-- Problem to work on --
Answer these questions from the passage below on computing noise levels, one answer per line:
1. Which two steps does the passage say need particular care with looping indexes?
2. What software were both the Frequency Domain and Time Domain methods implemented in?
3. In one test, by about how many seconds was the Frequency Domain Method faster than the Time Domain Method?

-- Given passage --
--- begin ---

6) Convert the System Gain Removed dB back to linear scale:
[MAGNITUDE] = 10( [ADJUST_dB]/10 )
Since [ADJUST_dB] is in Log Scale, Linear Scale is needed so that the
Average Nosie Levels can be calculated correctly.
Note that both [ADJUST_dB] & [MAGNITUDE] are 1-D arrays of the same sizes.
7) Compute the Average Noise Level in dB unit between Frequency Range: f & g Hz.
Let A = ( Σ[MAGNITUDE[f:g]] )/( g - f ) then Ave_dB = 10 x Log10( A )
where condition for f & g are 0 <= f < g <= Nyquist.
8) Repeat 7) if the different Frequency Range of interests,
i.e. different sets of ( f & g ) are needed; otherwise, continue.
9) Repeat 1) to 7) again for the next set of the DATA to get the next set of the
average noise levels: Ave_dB until the end of data.
In term of implementing the steps above, the software to be used for programming must have the FFT function available to the users. When implementing the steps, especially steps 2) and 7), Care must be taken for counting the looping indexes: i and j correctly for getting the data segment: [DATA[i:j]] in the step 2 ) and keeping track of the Frequency Range indexes f and g to get the correct range of the [MAGNITUDE[f:g]] in step 7).
So the programming steps for Computing the Noise Levels in Frequency Domain can be quite involved and the FFT process is also required. That can be considered the Disadventage.
However once the [MAGNITUDE] is computed in step 6), the different average noise levels between different Frequency Range of interests can be calculated within steps 7) and 8). This is the Major Adventage for Computing the Noise Levels in Frequency Domain and over come the major disadventages when compute the same noise levels in the Time Domain. See Settings used for Computing the Noise Levels in the Frequency Domain below, it shows how the steps 2), 7) and 8) are applied.
Computational Speeds between the Frequency Domain and Time Domain Methods
Both methods have been implemented by IDL. Both IDL programs work well and their speeds are relatively the same in general. In one test, the Frequency Domain Method is close to 4.1 seconds faster than the Time Domain Method.
This could be due to the speeds of the CONVOL and FFT functions. At least in IDL, the CONVOL function will take longer because each value computed by the CONVOL function required a looping process and no short cut. However, the FFT process can be speeded up if the data size is shorter or it is 2N for N is an integer > 0.

--- end ---

-- Collected material --
--- begin ---

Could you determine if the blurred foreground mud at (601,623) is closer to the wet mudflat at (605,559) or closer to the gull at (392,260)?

--- end ---

-- In response --
1. Steps 2) and 7)
2. IDL
3. About 4.1 seconds